Is there any particular reason I shouldn’t be doing this? I’ve followed the rule of graceful degradation, meaning, if JS is not on, the default link still goes to the proper page. The only downside I can see is that I have to effectively have two pages for each section. For instance, Contact.html is the default html link and includes the nav, header, contact form and footer, and then there is the page (contact_main.html) needed for the ajax load, which ONLY has the contact form.
I guess this could have SEO, search index implications possibly but could I just put a rule with robots to tell google which pages to index? In other words, so that contact.html might get indexed instead of the page used for ajax (contact_main.html).

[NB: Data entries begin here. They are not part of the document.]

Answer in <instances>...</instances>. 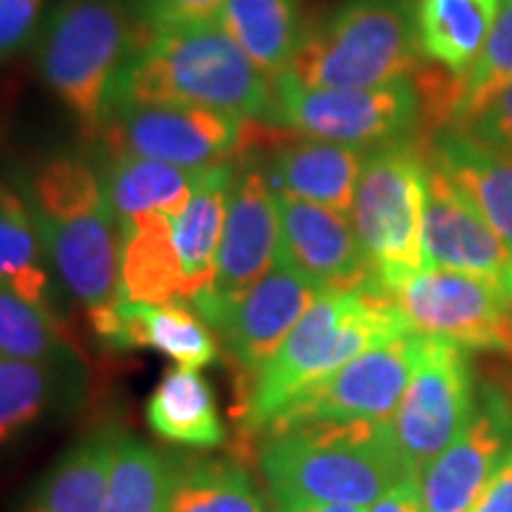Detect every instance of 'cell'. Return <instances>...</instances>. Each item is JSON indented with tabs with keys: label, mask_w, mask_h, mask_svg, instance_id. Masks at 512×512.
<instances>
[{
	"label": "cell",
	"mask_w": 512,
	"mask_h": 512,
	"mask_svg": "<svg viewBox=\"0 0 512 512\" xmlns=\"http://www.w3.org/2000/svg\"><path fill=\"white\" fill-rule=\"evenodd\" d=\"M235 169V159L202 169L190 202L178 214H171L174 242L188 283V302L214 287Z\"/></svg>",
	"instance_id": "23"
},
{
	"label": "cell",
	"mask_w": 512,
	"mask_h": 512,
	"mask_svg": "<svg viewBox=\"0 0 512 512\" xmlns=\"http://www.w3.org/2000/svg\"><path fill=\"white\" fill-rule=\"evenodd\" d=\"M368 512H425V498L418 477L396 482L382 498L370 505Z\"/></svg>",
	"instance_id": "38"
},
{
	"label": "cell",
	"mask_w": 512,
	"mask_h": 512,
	"mask_svg": "<svg viewBox=\"0 0 512 512\" xmlns=\"http://www.w3.org/2000/svg\"><path fill=\"white\" fill-rule=\"evenodd\" d=\"M0 285L29 302L55 309L48 256L24 197L0 181Z\"/></svg>",
	"instance_id": "30"
},
{
	"label": "cell",
	"mask_w": 512,
	"mask_h": 512,
	"mask_svg": "<svg viewBox=\"0 0 512 512\" xmlns=\"http://www.w3.org/2000/svg\"><path fill=\"white\" fill-rule=\"evenodd\" d=\"M501 285H503L505 294H508L510 302H512V259H510L508 268H505V273H503V278H501Z\"/></svg>",
	"instance_id": "40"
},
{
	"label": "cell",
	"mask_w": 512,
	"mask_h": 512,
	"mask_svg": "<svg viewBox=\"0 0 512 512\" xmlns=\"http://www.w3.org/2000/svg\"><path fill=\"white\" fill-rule=\"evenodd\" d=\"M102 169V188L107 204L119 223L131 216L164 211L178 214L190 202L202 169L157 162L136 155H114Z\"/></svg>",
	"instance_id": "28"
},
{
	"label": "cell",
	"mask_w": 512,
	"mask_h": 512,
	"mask_svg": "<svg viewBox=\"0 0 512 512\" xmlns=\"http://www.w3.org/2000/svg\"><path fill=\"white\" fill-rule=\"evenodd\" d=\"M249 119L204 107L124 105L100 128L107 157L136 155L183 169L238 159Z\"/></svg>",
	"instance_id": "11"
},
{
	"label": "cell",
	"mask_w": 512,
	"mask_h": 512,
	"mask_svg": "<svg viewBox=\"0 0 512 512\" xmlns=\"http://www.w3.org/2000/svg\"><path fill=\"white\" fill-rule=\"evenodd\" d=\"M510 451V401L486 394L458 437L422 472L425 512H472L486 482Z\"/></svg>",
	"instance_id": "17"
},
{
	"label": "cell",
	"mask_w": 512,
	"mask_h": 512,
	"mask_svg": "<svg viewBox=\"0 0 512 512\" xmlns=\"http://www.w3.org/2000/svg\"><path fill=\"white\" fill-rule=\"evenodd\" d=\"M164 512H266V501L238 456L176 453Z\"/></svg>",
	"instance_id": "26"
},
{
	"label": "cell",
	"mask_w": 512,
	"mask_h": 512,
	"mask_svg": "<svg viewBox=\"0 0 512 512\" xmlns=\"http://www.w3.org/2000/svg\"><path fill=\"white\" fill-rule=\"evenodd\" d=\"M456 128L475 138L477 143L512 155V83L501 88L475 117Z\"/></svg>",
	"instance_id": "35"
},
{
	"label": "cell",
	"mask_w": 512,
	"mask_h": 512,
	"mask_svg": "<svg viewBox=\"0 0 512 512\" xmlns=\"http://www.w3.org/2000/svg\"><path fill=\"white\" fill-rule=\"evenodd\" d=\"M472 512H512V451L486 482Z\"/></svg>",
	"instance_id": "37"
},
{
	"label": "cell",
	"mask_w": 512,
	"mask_h": 512,
	"mask_svg": "<svg viewBox=\"0 0 512 512\" xmlns=\"http://www.w3.org/2000/svg\"><path fill=\"white\" fill-rule=\"evenodd\" d=\"M413 335L463 349L512 351V302L498 280L422 268L387 294Z\"/></svg>",
	"instance_id": "10"
},
{
	"label": "cell",
	"mask_w": 512,
	"mask_h": 512,
	"mask_svg": "<svg viewBox=\"0 0 512 512\" xmlns=\"http://www.w3.org/2000/svg\"><path fill=\"white\" fill-rule=\"evenodd\" d=\"M268 124L304 138L375 150L418 136L420 95L413 79L377 88H304L278 76Z\"/></svg>",
	"instance_id": "8"
},
{
	"label": "cell",
	"mask_w": 512,
	"mask_h": 512,
	"mask_svg": "<svg viewBox=\"0 0 512 512\" xmlns=\"http://www.w3.org/2000/svg\"><path fill=\"white\" fill-rule=\"evenodd\" d=\"M226 0H140L138 38L216 22Z\"/></svg>",
	"instance_id": "34"
},
{
	"label": "cell",
	"mask_w": 512,
	"mask_h": 512,
	"mask_svg": "<svg viewBox=\"0 0 512 512\" xmlns=\"http://www.w3.org/2000/svg\"><path fill=\"white\" fill-rule=\"evenodd\" d=\"M320 294L323 292L302 275L275 264L252 290L233 302L216 304L211 299L195 297L188 304L200 313L221 342L223 356L235 368L240 394Z\"/></svg>",
	"instance_id": "12"
},
{
	"label": "cell",
	"mask_w": 512,
	"mask_h": 512,
	"mask_svg": "<svg viewBox=\"0 0 512 512\" xmlns=\"http://www.w3.org/2000/svg\"><path fill=\"white\" fill-rule=\"evenodd\" d=\"M273 501L370 508L408 472L392 422H316L261 434L254 444Z\"/></svg>",
	"instance_id": "3"
},
{
	"label": "cell",
	"mask_w": 512,
	"mask_h": 512,
	"mask_svg": "<svg viewBox=\"0 0 512 512\" xmlns=\"http://www.w3.org/2000/svg\"><path fill=\"white\" fill-rule=\"evenodd\" d=\"M275 81L249 60L219 22L138 38L112 93L124 105L204 107L268 121Z\"/></svg>",
	"instance_id": "1"
},
{
	"label": "cell",
	"mask_w": 512,
	"mask_h": 512,
	"mask_svg": "<svg viewBox=\"0 0 512 512\" xmlns=\"http://www.w3.org/2000/svg\"><path fill=\"white\" fill-rule=\"evenodd\" d=\"M275 512H366V508L320 501H275Z\"/></svg>",
	"instance_id": "39"
},
{
	"label": "cell",
	"mask_w": 512,
	"mask_h": 512,
	"mask_svg": "<svg viewBox=\"0 0 512 512\" xmlns=\"http://www.w3.org/2000/svg\"><path fill=\"white\" fill-rule=\"evenodd\" d=\"M216 22L273 81L287 72L304 36L297 0H226Z\"/></svg>",
	"instance_id": "29"
},
{
	"label": "cell",
	"mask_w": 512,
	"mask_h": 512,
	"mask_svg": "<svg viewBox=\"0 0 512 512\" xmlns=\"http://www.w3.org/2000/svg\"><path fill=\"white\" fill-rule=\"evenodd\" d=\"M512 83V0H501L489 41L467 76H456L451 121L446 128L463 126L501 88Z\"/></svg>",
	"instance_id": "33"
},
{
	"label": "cell",
	"mask_w": 512,
	"mask_h": 512,
	"mask_svg": "<svg viewBox=\"0 0 512 512\" xmlns=\"http://www.w3.org/2000/svg\"><path fill=\"white\" fill-rule=\"evenodd\" d=\"M422 249H425V268H448V271L482 275L498 283L512 259L510 249L486 223L475 204L430 159H427Z\"/></svg>",
	"instance_id": "18"
},
{
	"label": "cell",
	"mask_w": 512,
	"mask_h": 512,
	"mask_svg": "<svg viewBox=\"0 0 512 512\" xmlns=\"http://www.w3.org/2000/svg\"><path fill=\"white\" fill-rule=\"evenodd\" d=\"M408 332L411 330L392 299L375 287L323 292L238 394L235 420L242 437L256 439L275 415L311 384L377 344Z\"/></svg>",
	"instance_id": "2"
},
{
	"label": "cell",
	"mask_w": 512,
	"mask_h": 512,
	"mask_svg": "<svg viewBox=\"0 0 512 512\" xmlns=\"http://www.w3.org/2000/svg\"><path fill=\"white\" fill-rule=\"evenodd\" d=\"M147 427L159 439L185 448H221L228 444L214 387L195 368L166 370L145 406Z\"/></svg>",
	"instance_id": "25"
},
{
	"label": "cell",
	"mask_w": 512,
	"mask_h": 512,
	"mask_svg": "<svg viewBox=\"0 0 512 512\" xmlns=\"http://www.w3.org/2000/svg\"><path fill=\"white\" fill-rule=\"evenodd\" d=\"M41 8L43 0H0V60L24 46Z\"/></svg>",
	"instance_id": "36"
},
{
	"label": "cell",
	"mask_w": 512,
	"mask_h": 512,
	"mask_svg": "<svg viewBox=\"0 0 512 512\" xmlns=\"http://www.w3.org/2000/svg\"><path fill=\"white\" fill-rule=\"evenodd\" d=\"M119 437L114 425L83 434L31 486L19 512H105Z\"/></svg>",
	"instance_id": "22"
},
{
	"label": "cell",
	"mask_w": 512,
	"mask_h": 512,
	"mask_svg": "<svg viewBox=\"0 0 512 512\" xmlns=\"http://www.w3.org/2000/svg\"><path fill=\"white\" fill-rule=\"evenodd\" d=\"M174 467L176 453L159 451L121 430L105 512H164Z\"/></svg>",
	"instance_id": "32"
},
{
	"label": "cell",
	"mask_w": 512,
	"mask_h": 512,
	"mask_svg": "<svg viewBox=\"0 0 512 512\" xmlns=\"http://www.w3.org/2000/svg\"><path fill=\"white\" fill-rule=\"evenodd\" d=\"M117 299L145 304L188 302L171 214L150 211L119 223Z\"/></svg>",
	"instance_id": "21"
},
{
	"label": "cell",
	"mask_w": 512,
	"mask_h": 512,
	"mask_svg": "<svg viewBox=\"0 0 512 512\" xmlns=\"http://www.w3.org/2000/svg\"><path fill=\"white\" fill-rule=\"evenodd\" d=\"M136 43V17L121 0H62L50 12L38 67L88 136L105 124L114 86Z\"/></svg>",
	"instance_id": "6"
},
{
	"label": "cell",
	"mask_w": 512,
	"mask_h": 512,
	"mask_svg": "<svg viewBox=\"0 0 512 512\" xmlns=\"http://www.w3.org/2000/svg\"><path fill=\"white\" fill-rule=\"evenodd\" d=\"M98 339L117 351L152 349L183 368H207L219 361V339L188 302L145 304L114 299L88 311Z\"/></svg>",
	"instance_id": "19"
},
{
	"label": "cell",
	"mask_w": 512,
	"mask_h": 512,
	"mask_svg": "<svg viewBox=\"0 0 512 512\" xmlns=\"http://www.w3.org/2000/svg\"><path fill=\"white\" fill-rule=\"evenodd\" d=\"M370 150L304 138L268 121L249 119L240 157L261 166L275 192L349 216Z\"/></svg>",
	"instance_id": "14"
},
{
	"label": "cell",
	"mask_w": 512,
	"mask_h": 512,
	"mask_svg": "<svg viewBox=\"0 0 512 512\" xmlns=\"http://www.w3.org/2000/svg\"><path fill=\"white\" fill-rule=\"evenodd\" d=\"M472 401L470 361L463 347L413 335V368L392 427L408 472L422 477L427 465L467 425Z\"/></svg>",
	"instance_id": "9"
},
{
	"label": "cell",
	"mask_w": 512,
	"mask_h": 512,
	"mask_svg": "<svg viewBox=\"0 0 512 512\" xmlns=\"http://www.w3.org/2000/svg\"><path fill=\"white\" fill-rule=\"evenodd\" d=\"M0 356L43 363H83L67 323L55 309L34 304L0 285Z\"/></svg>",
	"instance_id": "31"
},
{
	"label": "cell",
	"mask_w": 512,
	"mask_h": 512,
	"mask_svg": "<svg viewBox=\"0 0 512 512\" xmlns=\"http://www.w3.org/2000/svg\"><path fill=\"white\" fill-rule=\"evenodd\" d=\"M22 197L55 273L88 311L119 292V221L100 176L79 157H55L31 174Z\"/></svg>",
	"instance_id": "4"
},
{
	"label": "cell",
	"mask_w": 512,
	"mask_h": 512,
	"mask_svg": "<svg viewBox=\"0 0 512 512\" xmlns=\"http://www.w3.org/2000/svg\"><path fill=\"white\" fill-rule=\"evenodd\" d=\"M235 164L214 287L197 294L216 304L242 297L278 261L280 216L273 185L252 159L240 157Z\"/></svg>",
	"instance_id": "15"
},
{
	"label": "cell",
	"mask_w": 512,
	"mask_h": 512,
	"mask_svg": "<svg viewBox=\"0 0 512 512\" xmlns=\"http://www.w3.org/2000/svg\"><path fill=\"white\" fill-rule=\"evenodd\" d=\"M411 368L413 332L387 339L294 396L261 434L316 422H392Z\"/></svg>",
	"instance_id": "13"
},
{
	"label": "cell",
	"mask_w": 512,
	"mask_h": 512,
	"mask_svg": "<svg viewBox=\"0 0 512 512\" xmlns=\"http://www.w3.org/2000/svg\"><path fill=\"white\" fill-rule=\"evenodd\" d=\"M420 143L512 252V155L477 143L460 128H441Z\"/></svg>",
	"instance_id": "20"
},
{
	"label": "cell",
	"mask_w": 512,
	"mask_h": 512,
	"mask_svg": "<svg viewBox=\"0 0 512 512\" xmlns=\"http://www.w3.org/2000/svg\"><path fill=\"white\" fill-rule=\"evenodd\" d=\"M425 202L427 157L418 136L370 150L349 216L382 294L425 268Z\"/></svg>",
	"instance_id": "7"
},
{
	"label": "cell",
	"mask_w": 512,
	"mask_h": 512,
	"mask_svg": "<svg viewBox=\"0 0 512 512\" xmlns=\"http://www.w3.org/2000/svg\"><path fill=\"white\" fill-rule=\"evenodd\" d=\"M280 245L275 264L302 275L320 292L373 287V271L349 216L299 197L275 192Z\"/></svg>",
	"instance_id": "16"
},
{
	"label": "cell",
	"mask_w": 512,
	"mask_h": 512,
	"mask_svg": "<svg viewBox=\"0 0 512 512\" xmlns=\"http://www.w3.org/2000/svg\"><path fill=\"white\" fill-rule=\"evenodd\" d=\"M418 0H349L304 29L283 76L304 88H377L422 67Z\"/></svg>",
	"instance_id": "5"
},
{
	"label": "cell",
	"mask_w": 512,
	"mask_h": 512,
	"mask_svg": "<svg viewBox=\"0 0 512 512\" xmlns=\"http://www.w3.org/2000/svg\"><path fill=\"white\" fill-rule=\"evenodd\" d=\"M83 363H43L0 356V446L10 444L50 413L79 401Z\"/></svg>",
	"instance_id": "24"
},
{
	"label": "cell",
	"mask_w": 512,
	"mask_h": 512,
	"mask_svg": "<svg viewBox=\"0 0 512 512\" xmlns=\"http://www.w3.org/2000/svg\"><path fill=\"white\" fill-rule=\"evenodd\" d=\"M501 0H418V36L425 60L463 79L494 29Z\"/></svg>",
	"instance_id": "27"
}]
</instances>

Is this really bad practice to do? And, like, will a potential employer notice it and go, what a stupid way to do things?
Probably the question you might ask is, why would I do it? Well, I figured it’d be fun to play around with learning more ajax at first but then once I did it, I was kind of amazed by how much faster the site felt. The header/nav and footer don’t have to re-load every page and it just felt really snappy and smooth to me.
I recognise it does feel like doing things the hard way but I wondered, since I have graceful JS failure built-in, is there any harm in doing it? Maybe I’m making it out to be more than it is but since I’m new at this and don’t know a lot of common practices and do’s and don’ts, I thought I’d ask. Opinions?